Jessika Gedin, (born 12 April 1970 in Härnösand, Sweden) is a Swedish book publisher and radio/television presenter.

She founded the publishing company Koala Press and Tivoli publishing together with her sister Eva Gedin. She has worked as a literary translator and has been in the jury for the August award.

As a radio presenter Jessika Gedin is known for the show Spanarna at Sveriges Radio P1. On 29 June 2007 Gedin was a "Sommarpratare" in the Sveriges Radio show Sommar i P1. She became a television presenter when she started presenting the SVT show Babel in March 2012. She is also known for participating in the SVT entertainment show På spåret and as a guest panelist on Gomorron Sverige since 1993.

Jessika Gedin is the daughter of translator Lena Fries-Gedin and niece of the book publisher Per I. Gedin. She is in a relationship with the artist Pål Hollender. The couple has one daughter together who was born in 2004.

**The data:**
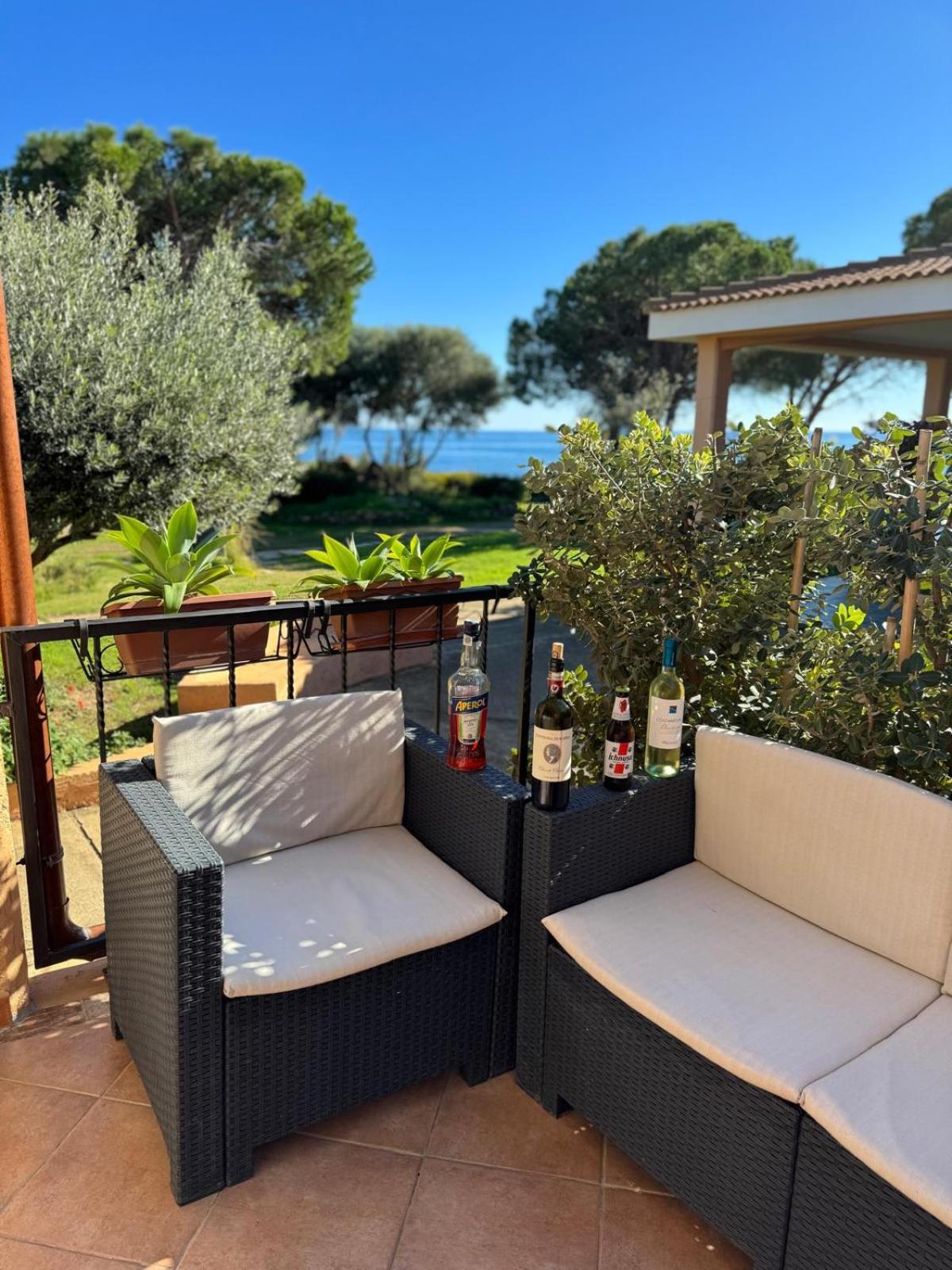 Villetta Porto Corallo Vista Mare Вилапуцу Екстериор снимка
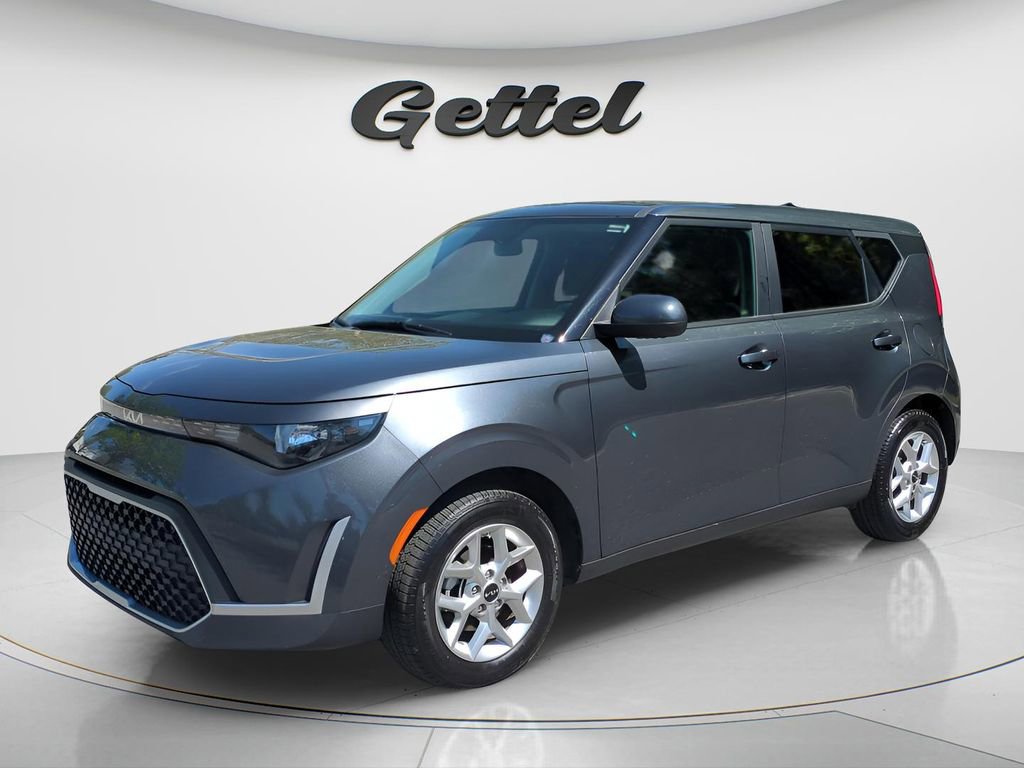 Used 2024 Kia Soul LX w/ Option Group 015 image 1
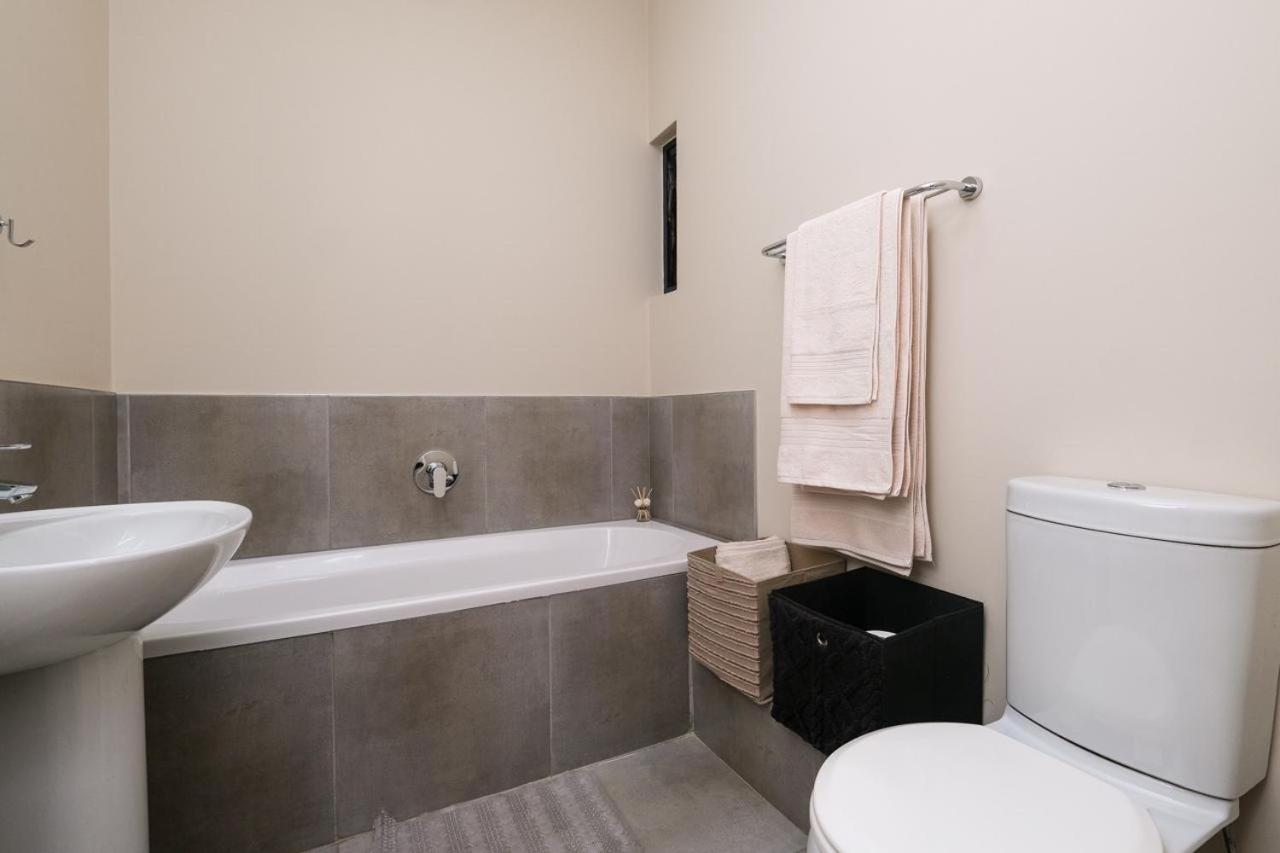 Waterfall Ridge Professional Apartment view 3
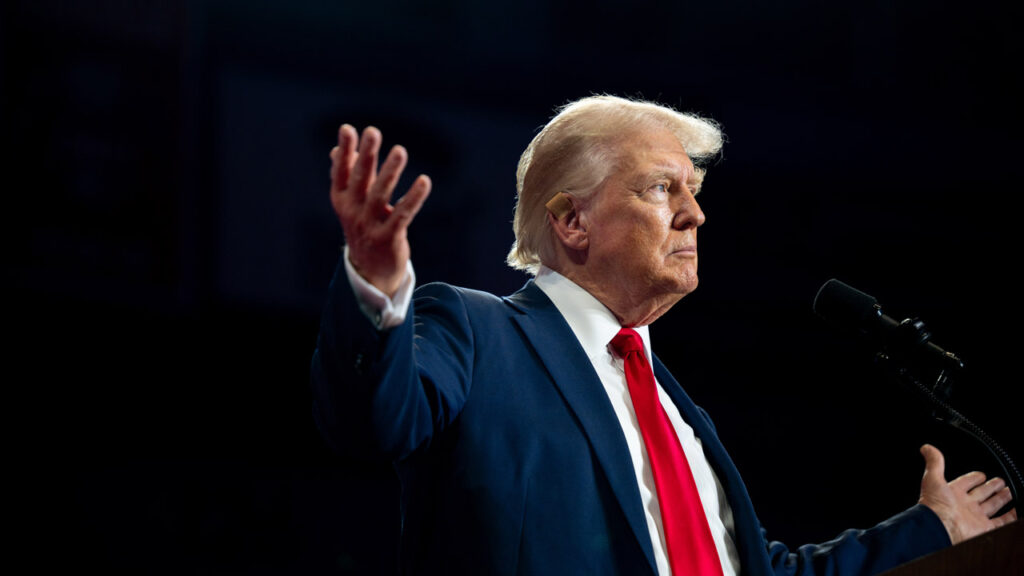 Авіація та 150 одиниць техніки: у США планують парад на день народження Трампа Авіація та 150 одиниць техніки: у США планують парад на день народження Трампа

**Work instructions:**
1. List every radio or television show named in the Jessika Gedin biography.
2. Retype the passage of the Jessika Gedin biography starting with "As a radio presenter" and going on through "Sverige since 1993.".

**Per-task outputs:**
1.
Spanarna
Sommar i P1
Babel
På spåret
Gomorron Sverige

2.
As a radio presenter Jessika Gedin is known for the show Spanarna at Sveriges Radio P1. On 29 June 2007 Gedin was a "Sommarpratare" in the Sveriges Radio show Sommar i P1. She became a television presenter when she started presenting the SVT show Babel in March 2012. She is also known for participating in the SVT entertainment show På spåret and as a guest panelist on Gomorron Sverige since 1993.